O registro de novos casos de sarampo no Brasil em 2026 voltou a chamar a atenção das autoridades de saúde e de especialistas para a importância da vacinação. Embora o país permaneça sem circulação endêmica da doença, a identificação de casos reforça a necessidade de manter a população protegida e de agir rapidamente diante de possíveis novos registros.
Até o momento, foram confirmados 18 casos de sarampo no país em 2026, sendo 16 no estado de São Paulo. Segundo especialistas, a possibilidade de novos surtos existe, especialmente em locais onde há concentração de pessoas que não estão devidamente imunizadas.
O médico Lucas Albanaz, diretor clínico do Hospital Santa Lúcia Gama, explica que a ausência de circulação endêmica não significa que o Brasil esteja livre de novos casos.

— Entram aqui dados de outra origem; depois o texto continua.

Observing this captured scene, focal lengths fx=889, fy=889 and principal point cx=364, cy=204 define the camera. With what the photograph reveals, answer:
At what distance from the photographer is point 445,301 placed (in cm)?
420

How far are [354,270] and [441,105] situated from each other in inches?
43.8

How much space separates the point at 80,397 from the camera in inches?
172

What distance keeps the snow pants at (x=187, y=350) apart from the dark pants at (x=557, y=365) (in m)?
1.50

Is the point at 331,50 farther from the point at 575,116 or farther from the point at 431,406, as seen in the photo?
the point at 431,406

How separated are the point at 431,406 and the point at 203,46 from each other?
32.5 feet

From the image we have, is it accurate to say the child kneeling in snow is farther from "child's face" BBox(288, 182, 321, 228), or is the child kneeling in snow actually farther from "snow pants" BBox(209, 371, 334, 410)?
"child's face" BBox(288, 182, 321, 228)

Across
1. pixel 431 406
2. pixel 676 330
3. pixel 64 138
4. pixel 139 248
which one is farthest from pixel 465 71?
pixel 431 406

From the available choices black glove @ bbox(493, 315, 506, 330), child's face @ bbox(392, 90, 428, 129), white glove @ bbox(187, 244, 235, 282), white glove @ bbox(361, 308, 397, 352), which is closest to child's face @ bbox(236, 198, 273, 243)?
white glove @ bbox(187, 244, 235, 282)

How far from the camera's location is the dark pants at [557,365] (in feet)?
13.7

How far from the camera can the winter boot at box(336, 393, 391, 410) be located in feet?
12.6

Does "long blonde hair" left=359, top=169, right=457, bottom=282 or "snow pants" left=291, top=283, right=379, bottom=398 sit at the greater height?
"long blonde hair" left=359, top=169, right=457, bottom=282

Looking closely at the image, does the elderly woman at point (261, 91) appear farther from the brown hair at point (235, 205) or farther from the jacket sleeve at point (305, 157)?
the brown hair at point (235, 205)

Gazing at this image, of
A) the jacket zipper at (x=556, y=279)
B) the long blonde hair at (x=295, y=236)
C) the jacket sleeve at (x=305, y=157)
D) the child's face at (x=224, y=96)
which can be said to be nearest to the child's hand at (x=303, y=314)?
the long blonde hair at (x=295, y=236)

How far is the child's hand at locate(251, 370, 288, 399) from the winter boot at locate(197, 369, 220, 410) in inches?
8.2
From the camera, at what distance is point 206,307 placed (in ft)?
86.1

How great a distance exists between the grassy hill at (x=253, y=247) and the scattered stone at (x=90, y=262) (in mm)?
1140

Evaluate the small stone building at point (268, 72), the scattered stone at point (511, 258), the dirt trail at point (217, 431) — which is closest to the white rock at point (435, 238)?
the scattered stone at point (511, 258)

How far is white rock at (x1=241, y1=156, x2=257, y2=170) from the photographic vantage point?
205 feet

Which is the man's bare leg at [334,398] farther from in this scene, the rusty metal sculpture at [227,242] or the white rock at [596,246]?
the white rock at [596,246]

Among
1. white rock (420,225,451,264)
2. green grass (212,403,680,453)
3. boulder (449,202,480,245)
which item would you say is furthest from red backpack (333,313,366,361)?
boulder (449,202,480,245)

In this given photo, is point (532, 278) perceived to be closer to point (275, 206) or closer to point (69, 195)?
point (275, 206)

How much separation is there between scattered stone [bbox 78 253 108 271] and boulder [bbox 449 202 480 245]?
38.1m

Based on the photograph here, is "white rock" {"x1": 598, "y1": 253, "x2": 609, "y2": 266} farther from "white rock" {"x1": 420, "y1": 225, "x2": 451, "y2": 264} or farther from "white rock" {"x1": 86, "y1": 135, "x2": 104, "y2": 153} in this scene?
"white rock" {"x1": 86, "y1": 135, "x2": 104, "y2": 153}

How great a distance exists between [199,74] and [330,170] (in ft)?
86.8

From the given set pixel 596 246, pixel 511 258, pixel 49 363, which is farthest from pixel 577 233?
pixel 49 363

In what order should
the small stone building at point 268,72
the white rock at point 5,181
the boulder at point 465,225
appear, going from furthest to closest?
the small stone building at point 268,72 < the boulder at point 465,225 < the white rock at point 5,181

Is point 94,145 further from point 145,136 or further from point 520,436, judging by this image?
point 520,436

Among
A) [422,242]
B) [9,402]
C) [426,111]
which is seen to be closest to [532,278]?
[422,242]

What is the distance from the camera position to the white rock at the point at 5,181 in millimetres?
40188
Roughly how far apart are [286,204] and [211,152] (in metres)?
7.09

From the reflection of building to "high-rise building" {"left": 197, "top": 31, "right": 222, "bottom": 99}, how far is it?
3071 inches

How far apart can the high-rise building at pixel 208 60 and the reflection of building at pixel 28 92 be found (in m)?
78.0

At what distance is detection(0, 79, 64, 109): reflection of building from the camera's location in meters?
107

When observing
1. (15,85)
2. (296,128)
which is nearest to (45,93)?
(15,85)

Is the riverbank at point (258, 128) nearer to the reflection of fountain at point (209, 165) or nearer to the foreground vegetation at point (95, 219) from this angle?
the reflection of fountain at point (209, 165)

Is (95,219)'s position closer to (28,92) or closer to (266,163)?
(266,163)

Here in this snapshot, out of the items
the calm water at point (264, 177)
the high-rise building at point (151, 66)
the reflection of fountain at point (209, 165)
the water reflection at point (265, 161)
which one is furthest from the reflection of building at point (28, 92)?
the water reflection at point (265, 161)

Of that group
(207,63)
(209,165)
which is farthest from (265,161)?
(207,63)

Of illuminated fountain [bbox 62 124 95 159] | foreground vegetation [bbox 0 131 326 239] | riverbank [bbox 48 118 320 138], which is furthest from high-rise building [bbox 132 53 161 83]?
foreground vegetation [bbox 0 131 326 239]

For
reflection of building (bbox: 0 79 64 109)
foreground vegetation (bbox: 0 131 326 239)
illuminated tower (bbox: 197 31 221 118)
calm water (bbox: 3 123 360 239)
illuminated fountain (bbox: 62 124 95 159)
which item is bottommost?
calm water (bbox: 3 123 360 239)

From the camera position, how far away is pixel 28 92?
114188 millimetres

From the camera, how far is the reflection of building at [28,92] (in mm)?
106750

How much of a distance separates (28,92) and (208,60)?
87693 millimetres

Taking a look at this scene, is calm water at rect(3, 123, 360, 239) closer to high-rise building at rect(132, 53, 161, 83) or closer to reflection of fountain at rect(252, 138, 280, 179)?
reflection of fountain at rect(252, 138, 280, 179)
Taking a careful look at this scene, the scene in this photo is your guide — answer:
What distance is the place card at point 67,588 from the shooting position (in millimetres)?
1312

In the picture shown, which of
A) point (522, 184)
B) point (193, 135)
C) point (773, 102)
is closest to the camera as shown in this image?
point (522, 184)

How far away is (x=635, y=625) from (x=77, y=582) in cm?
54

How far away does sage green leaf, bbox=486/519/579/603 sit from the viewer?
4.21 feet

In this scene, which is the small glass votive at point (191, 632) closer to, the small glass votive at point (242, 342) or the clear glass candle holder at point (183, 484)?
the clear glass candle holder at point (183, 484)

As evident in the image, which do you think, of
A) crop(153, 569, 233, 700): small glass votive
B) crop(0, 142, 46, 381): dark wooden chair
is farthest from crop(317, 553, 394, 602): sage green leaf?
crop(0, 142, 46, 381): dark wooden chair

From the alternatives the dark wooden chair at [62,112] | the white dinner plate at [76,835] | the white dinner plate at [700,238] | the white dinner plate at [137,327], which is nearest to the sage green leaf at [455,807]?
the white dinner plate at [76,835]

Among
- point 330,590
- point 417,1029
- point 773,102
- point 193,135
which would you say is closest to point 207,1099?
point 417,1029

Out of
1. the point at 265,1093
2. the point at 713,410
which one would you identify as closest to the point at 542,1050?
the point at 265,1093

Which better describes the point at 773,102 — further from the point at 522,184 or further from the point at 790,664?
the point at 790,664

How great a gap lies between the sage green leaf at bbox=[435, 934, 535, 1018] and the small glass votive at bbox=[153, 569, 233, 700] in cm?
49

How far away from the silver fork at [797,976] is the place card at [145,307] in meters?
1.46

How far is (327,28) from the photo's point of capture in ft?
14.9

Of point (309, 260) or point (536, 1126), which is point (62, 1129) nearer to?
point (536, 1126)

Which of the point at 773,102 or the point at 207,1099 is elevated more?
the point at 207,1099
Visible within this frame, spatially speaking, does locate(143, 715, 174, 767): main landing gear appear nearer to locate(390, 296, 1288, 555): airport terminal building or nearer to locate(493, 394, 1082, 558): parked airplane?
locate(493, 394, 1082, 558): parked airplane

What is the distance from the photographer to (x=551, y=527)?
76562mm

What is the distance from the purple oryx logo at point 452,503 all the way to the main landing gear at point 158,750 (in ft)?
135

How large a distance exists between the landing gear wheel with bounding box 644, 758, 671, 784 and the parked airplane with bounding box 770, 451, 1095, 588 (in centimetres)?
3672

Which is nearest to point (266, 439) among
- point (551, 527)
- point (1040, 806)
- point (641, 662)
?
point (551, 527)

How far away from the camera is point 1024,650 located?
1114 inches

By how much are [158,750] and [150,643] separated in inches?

Segundo ele, surtos podem acontecer quando o vírus chega a comunidades com grande número de pessoas suscetíveis. Por isso, não basta apenas observar a cobertura vacinal média do país: é necessário que a proteção seja elevada também em municípios, bairros, escolas e comunidades.
Sarampo é altamente contagioso
O sarampo está entre as doenças infecciosas mais transmissíveis. O vírus é disseminado pelo ar por meio de partículas respiratórias e pode permanecer no ambiente por várias horas, facilitando a transmissão, inclusive antes do surgimento dos sintomas mais característicos.
A doença pode provocar febre, manchas vermelhas pelo corpo, tosse, coriza e conjuntivite. Em alguns casos, também pode evoluir para complicações graves, como pneumonia e encefalite, que é uma inflamação do cérebro.
Crianças pequenas, especialmente aquelas que ainda não completaram o esquema vacinal, estão entre os grupos que merecem maior atenção. Pessoas imunossuprimidas também podem apresentar maior risco de complicações.
Durante a gestação, a infecção pode aumentar o risco de complicações para a mãe e para o bebê, incluindo pneumonia materna, parto prematuro, perda gestacional e baixo peso ao nascer.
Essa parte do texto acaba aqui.